Das Nutzen von negativen Umständen als Teil des Weges zu Verwirklichung
Es gibt viele Arten von negativen Umständen, wie z. B. Krankheiten und alle Unannehmlichkeiten, die von den Wesen ausgehen, die beispielsweise ärgerlich auf uns sind oder uns das Leben schwer machen. Manchmal ist ihr Handeln das Ergebnis früherer Negativität, und manchmal schafft es eine neue Ursache für Negativität, weil es die Reaktion von Begierde, Ärger, Unwissenheit, Eifersucht oder Stolz in uns auslösen kann. Wie auch immer die Umstände sein mögen, es hängt von unserem Verständnis und nicht nur von den Umständen selbst ab, ob sie negativ oder positiv für uns sein werden, wenn sie auftreten.
Wenn wir mit der Situation nicht in geeigneter Weise umgehen können, sind sie negativ. Wenn wir das Verständnis und das Geschick besitzen, die Umstände in einen „Brennstoff“ für unsere Praxis zu verwandeln, dann sind sie positiv. Sollte beispielsweise jemand aggressiv uns gegenüber sein und wir üben Vergeltung, dann ist die gesamte Situation negativ. Wenn wir jedoch verstehen, dass mit diesem Geschehen unser eigenes Karma reif wird, und dass das Karma in dieser äußeren Manifestation als Aggression erschienen ist, dann können wir das Geschehen einfach mit Liebe und Geduld hinnehmen und es als ein Mittel zur Reinigung von diesem besonderen Karma begreifen. Das heißt, aber nicht, dass wir auf die Straße hinauslaufen und zu Aggression auffordern sollten, damit wir unser vergangenes Karma reinigen können. Es gibt manche Leiden, denen wir ausweichen können, und andere, bei denen dies nicht möglich ist.
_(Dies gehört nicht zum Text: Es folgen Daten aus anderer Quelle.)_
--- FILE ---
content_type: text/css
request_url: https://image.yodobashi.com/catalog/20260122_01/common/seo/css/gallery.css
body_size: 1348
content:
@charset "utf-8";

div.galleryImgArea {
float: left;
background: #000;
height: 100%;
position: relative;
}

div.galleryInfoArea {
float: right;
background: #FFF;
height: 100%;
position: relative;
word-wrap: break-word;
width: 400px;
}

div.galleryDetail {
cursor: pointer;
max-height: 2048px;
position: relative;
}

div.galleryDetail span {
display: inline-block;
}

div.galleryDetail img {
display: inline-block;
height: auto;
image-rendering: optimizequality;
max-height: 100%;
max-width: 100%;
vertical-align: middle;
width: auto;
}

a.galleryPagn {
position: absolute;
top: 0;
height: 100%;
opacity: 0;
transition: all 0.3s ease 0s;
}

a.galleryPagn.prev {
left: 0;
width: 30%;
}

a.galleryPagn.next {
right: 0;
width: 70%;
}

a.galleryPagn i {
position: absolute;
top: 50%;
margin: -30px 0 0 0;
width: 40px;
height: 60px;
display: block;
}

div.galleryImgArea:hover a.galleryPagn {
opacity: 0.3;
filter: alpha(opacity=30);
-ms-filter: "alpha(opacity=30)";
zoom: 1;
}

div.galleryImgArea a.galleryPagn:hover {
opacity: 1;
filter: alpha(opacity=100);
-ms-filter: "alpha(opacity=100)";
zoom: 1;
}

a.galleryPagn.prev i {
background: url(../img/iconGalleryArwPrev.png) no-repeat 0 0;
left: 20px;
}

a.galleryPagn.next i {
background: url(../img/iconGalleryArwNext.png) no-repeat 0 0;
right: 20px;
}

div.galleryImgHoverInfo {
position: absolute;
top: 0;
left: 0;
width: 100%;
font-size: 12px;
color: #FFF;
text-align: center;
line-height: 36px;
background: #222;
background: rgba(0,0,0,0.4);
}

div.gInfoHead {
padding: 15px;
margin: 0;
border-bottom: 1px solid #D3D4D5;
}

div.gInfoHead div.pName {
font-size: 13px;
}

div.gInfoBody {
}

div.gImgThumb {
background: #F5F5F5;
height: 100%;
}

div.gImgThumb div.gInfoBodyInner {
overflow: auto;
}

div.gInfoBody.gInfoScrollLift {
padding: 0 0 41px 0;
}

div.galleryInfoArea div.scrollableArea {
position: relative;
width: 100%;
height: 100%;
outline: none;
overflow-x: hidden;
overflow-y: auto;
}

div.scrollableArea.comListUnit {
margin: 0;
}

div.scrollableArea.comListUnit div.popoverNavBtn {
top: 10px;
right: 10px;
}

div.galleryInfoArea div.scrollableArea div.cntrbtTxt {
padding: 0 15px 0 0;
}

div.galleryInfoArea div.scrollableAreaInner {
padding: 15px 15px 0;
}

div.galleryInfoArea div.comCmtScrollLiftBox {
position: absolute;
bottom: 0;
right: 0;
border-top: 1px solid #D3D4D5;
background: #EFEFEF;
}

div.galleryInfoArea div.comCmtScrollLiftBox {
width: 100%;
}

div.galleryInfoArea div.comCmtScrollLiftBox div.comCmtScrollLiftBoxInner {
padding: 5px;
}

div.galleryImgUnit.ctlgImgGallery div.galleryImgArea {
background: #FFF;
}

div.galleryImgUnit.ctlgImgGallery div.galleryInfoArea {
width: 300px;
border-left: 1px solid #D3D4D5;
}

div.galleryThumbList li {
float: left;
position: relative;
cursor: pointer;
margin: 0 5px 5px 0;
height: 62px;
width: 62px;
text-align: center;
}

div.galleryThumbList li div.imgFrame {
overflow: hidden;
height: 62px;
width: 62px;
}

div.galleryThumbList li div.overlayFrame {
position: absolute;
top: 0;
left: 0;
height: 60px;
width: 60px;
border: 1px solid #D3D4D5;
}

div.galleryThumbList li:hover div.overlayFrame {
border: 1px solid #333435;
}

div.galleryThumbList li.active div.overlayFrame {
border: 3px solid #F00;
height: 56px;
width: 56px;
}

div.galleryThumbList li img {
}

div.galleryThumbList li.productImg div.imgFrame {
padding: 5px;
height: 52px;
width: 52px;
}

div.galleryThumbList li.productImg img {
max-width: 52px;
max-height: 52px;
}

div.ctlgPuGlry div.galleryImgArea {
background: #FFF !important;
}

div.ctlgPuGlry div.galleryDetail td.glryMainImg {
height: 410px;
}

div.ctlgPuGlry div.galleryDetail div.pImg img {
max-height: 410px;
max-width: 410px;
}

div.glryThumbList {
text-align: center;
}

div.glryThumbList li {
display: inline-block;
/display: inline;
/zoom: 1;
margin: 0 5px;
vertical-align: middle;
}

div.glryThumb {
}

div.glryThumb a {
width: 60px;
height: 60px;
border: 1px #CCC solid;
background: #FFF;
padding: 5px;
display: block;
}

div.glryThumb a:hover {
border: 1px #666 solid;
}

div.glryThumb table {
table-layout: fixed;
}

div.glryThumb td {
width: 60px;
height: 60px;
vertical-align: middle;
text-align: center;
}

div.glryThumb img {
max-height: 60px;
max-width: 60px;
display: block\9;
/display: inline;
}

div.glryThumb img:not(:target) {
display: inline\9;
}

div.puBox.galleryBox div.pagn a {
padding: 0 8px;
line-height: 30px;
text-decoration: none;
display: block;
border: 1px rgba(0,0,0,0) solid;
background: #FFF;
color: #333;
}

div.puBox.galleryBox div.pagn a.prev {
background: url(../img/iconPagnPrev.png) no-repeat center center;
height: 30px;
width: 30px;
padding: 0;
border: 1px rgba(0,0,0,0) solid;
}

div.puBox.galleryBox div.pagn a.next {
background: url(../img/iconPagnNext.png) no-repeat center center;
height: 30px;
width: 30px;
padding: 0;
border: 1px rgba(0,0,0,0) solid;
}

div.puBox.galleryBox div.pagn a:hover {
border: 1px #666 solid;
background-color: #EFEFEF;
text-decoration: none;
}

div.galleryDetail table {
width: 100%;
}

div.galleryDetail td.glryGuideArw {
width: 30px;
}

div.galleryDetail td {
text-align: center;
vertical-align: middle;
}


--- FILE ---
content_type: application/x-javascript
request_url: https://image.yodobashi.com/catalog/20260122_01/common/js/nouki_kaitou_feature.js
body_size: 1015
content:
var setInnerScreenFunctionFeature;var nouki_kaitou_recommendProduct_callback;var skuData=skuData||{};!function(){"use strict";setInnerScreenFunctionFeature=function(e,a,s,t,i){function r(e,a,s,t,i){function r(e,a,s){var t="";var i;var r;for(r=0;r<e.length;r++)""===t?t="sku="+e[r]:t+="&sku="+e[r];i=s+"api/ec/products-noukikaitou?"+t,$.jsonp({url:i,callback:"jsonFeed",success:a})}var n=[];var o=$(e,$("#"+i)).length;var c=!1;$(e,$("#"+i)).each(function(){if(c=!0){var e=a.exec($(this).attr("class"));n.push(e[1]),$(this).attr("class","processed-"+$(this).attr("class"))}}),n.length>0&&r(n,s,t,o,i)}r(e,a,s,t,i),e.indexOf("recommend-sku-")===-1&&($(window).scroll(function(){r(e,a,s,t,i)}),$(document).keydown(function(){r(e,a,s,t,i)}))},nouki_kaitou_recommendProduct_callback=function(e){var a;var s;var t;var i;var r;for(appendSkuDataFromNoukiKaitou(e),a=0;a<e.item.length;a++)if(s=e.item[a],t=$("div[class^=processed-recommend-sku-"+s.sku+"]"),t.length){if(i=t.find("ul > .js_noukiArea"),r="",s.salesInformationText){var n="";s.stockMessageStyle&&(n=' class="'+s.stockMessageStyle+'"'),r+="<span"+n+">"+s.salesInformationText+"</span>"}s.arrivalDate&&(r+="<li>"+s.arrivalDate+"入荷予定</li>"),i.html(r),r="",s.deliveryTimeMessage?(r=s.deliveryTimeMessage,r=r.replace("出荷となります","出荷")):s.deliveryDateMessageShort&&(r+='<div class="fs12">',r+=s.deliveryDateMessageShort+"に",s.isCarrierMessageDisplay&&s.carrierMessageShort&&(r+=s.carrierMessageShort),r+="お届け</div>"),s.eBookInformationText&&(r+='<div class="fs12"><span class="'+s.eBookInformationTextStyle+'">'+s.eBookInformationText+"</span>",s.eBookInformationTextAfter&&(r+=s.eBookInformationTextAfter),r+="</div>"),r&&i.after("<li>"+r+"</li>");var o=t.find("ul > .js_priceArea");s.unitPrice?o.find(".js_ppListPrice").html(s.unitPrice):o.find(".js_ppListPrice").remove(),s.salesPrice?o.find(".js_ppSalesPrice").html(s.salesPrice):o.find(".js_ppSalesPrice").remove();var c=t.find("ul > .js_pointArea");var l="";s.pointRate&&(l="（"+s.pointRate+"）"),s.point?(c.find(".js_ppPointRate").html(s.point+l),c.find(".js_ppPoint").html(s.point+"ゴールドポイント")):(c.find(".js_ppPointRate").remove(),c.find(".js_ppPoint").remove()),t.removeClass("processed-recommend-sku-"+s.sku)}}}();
Normalweise verwenden wir eine Menge Zeit und Anstrengung darauf, selbst das geringfügigste Leiden zu umgehen; wenn wir aber auf ein unausweichliches Leiden stoßen, dann müssen wir es als ein Reifwerden von Karma erkennen und es freudvoll in dem Wissen annehmen, dass das Reifwerden von Karma an sich die Ursache für dieses Karma aufhebt, und dass es irgendwann einmal dazu kommen würde. Zum Zeitpunkt des karmischen Reifwerdens wendet der geschickt Praktizierende eine der Methoden für die Reinigung von Karma an und macht sich sein Vorhandensein in vollem Masse zunutze. Ohne eine solche Einstellung, reagiert man negativ auf widrige Bedingungen und sät die Samen für weiteres Karma.
Genau in dieser Weise läuft der samsarische Kreislauf ab – negative Aktion und Reaktion setzen sich unaufhörlich fort und schaffen die weltliche Existenz wieder neu. Verwirklichung ist nichts in sich selbst, sie bedeutet an sich nichts anderes als eine Befreiung aus dem Teufelskreis von Samsara, und deshalb bildet das Durchbrechen von negativen Reaktionsmustern einen Teil des Weges zur Verwirklichung. Wenn wir jede neue Ursache für Samsara tilgen und das bereits vorhandene Karma reinigen, können wir die wahre Natur unseres Geistes wiederfinden.